**IHRE AUFGABEN:**
[A] Auf welche Schaltfläche muss man laut dem Forumsthread über das nicht mitgestartete Plugin beim Anlegen einer neuen Run Configuration einmal klicken?
[B] Schreiben Sie aus dem Forumsthread über das nicht mitgestartete Plugin den Abschnitt ab, der mit „wenn du eine“ beginnt und mit „run config hinzugefügt.“ endet.

**VORLIEGENDER AUSZUG:**
******
# Plugin wird nicht mit gestartet



## JasDA (22. Okt 2010)

Ich habe in meinem Plugin eine Abhängigkeit auf org.eclipse.ui.forms hinzugefügt. Diese wird aber nicht automatisch gestartet, sobald ich das Plugin ausführe. Wenn ich anschließend manuell die Run Configuration ändere wird und es dort unter Plugins auswähle wird es fehlerfrei mit gestartet. 

Aber ich möchte, dass wenn automatisch eine neue Run Configuration erstellt wird das Plugin dort auch schon ausgewählt ist. Hab ich hier irgendwas übersehen?


----------



## Vayu (22. Okt 2010)

das funktioniert nicht automatisch.
wenn du eine neue run config für dein plugin anlegst, musst du einmal auf "Add required plugins" klicken. dann werden die dependencies zur run config hinzugefügt.


----------



## JasDA (22. Okt 2010)

Und wenn ich das ganze über ein Produkt starten will? Das Produkt weiß von der Run Configuration ja so nichts, vermisst das Plugin aber auch weil es nicht mit gestartet wird. Man muss doch irgendwo im Plugin / Produkt angeben können welche Plugins gestartet werden sollen?


----------



## Vayu (22. Okt 2010)

da erstellst du dir über den New-Wizard eine neue Product-Configuration für dein Projekt und trägst dort alles nötige ein.

Auf der Configuration Seite kannst für jedes Betriebssystem angeben, welche plugins mitgeladen werden sollen.
******
**VORLIEGENDE EINTRÄGE:**
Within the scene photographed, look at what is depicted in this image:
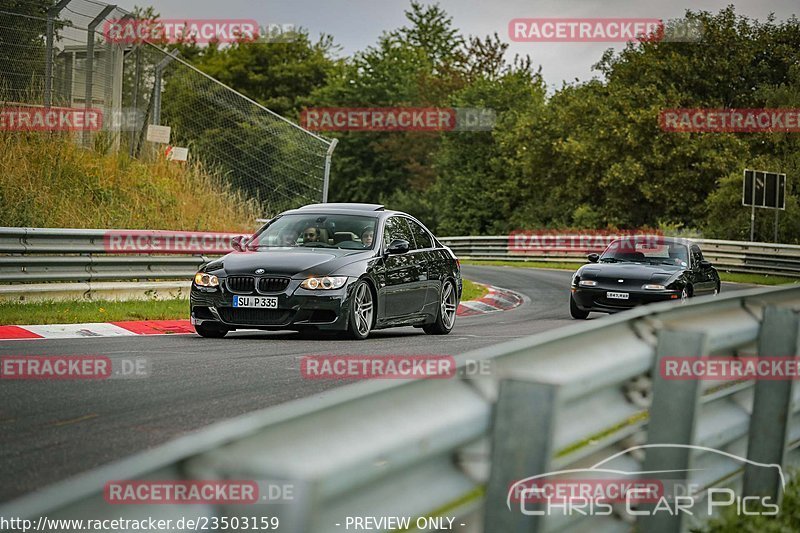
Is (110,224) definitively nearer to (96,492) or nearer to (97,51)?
(97,51)

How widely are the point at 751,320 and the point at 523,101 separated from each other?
6373cm

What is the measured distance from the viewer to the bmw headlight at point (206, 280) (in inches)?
464

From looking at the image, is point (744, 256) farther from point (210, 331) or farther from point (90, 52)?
point (210, 331)

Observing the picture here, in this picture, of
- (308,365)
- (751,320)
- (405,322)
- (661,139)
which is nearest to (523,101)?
(661,139)

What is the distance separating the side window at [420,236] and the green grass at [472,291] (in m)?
7.00

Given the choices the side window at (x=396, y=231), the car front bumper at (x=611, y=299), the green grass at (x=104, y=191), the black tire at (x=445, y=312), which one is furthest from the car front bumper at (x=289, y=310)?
the car front bumper at (x=611, y=299)

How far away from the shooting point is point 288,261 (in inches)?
472

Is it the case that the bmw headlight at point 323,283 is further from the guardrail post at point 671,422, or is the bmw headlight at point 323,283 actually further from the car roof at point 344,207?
the guardrail post at point 671,422

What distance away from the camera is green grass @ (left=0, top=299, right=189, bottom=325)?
12.5m

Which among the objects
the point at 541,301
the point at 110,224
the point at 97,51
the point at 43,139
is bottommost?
the point at 541,301

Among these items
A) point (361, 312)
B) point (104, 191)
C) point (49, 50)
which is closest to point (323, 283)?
point (361, 312)

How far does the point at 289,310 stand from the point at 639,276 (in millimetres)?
7504

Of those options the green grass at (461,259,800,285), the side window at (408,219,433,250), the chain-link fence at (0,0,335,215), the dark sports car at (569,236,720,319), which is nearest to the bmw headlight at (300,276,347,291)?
the side window at (408,219,433,250)

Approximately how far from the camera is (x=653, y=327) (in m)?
3.48
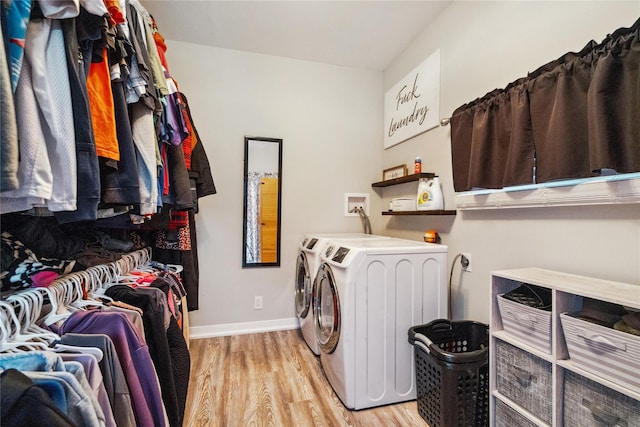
******
**ERWARTETE ANTWORTEN:**
[A] Auf „Add required plugins“.

[B]
wenn du eine neue run config für dein plugin anlegst, musst du einmal auf "Add required plugins" klicken. dann werden die dependencies zur run config hinzugefügt.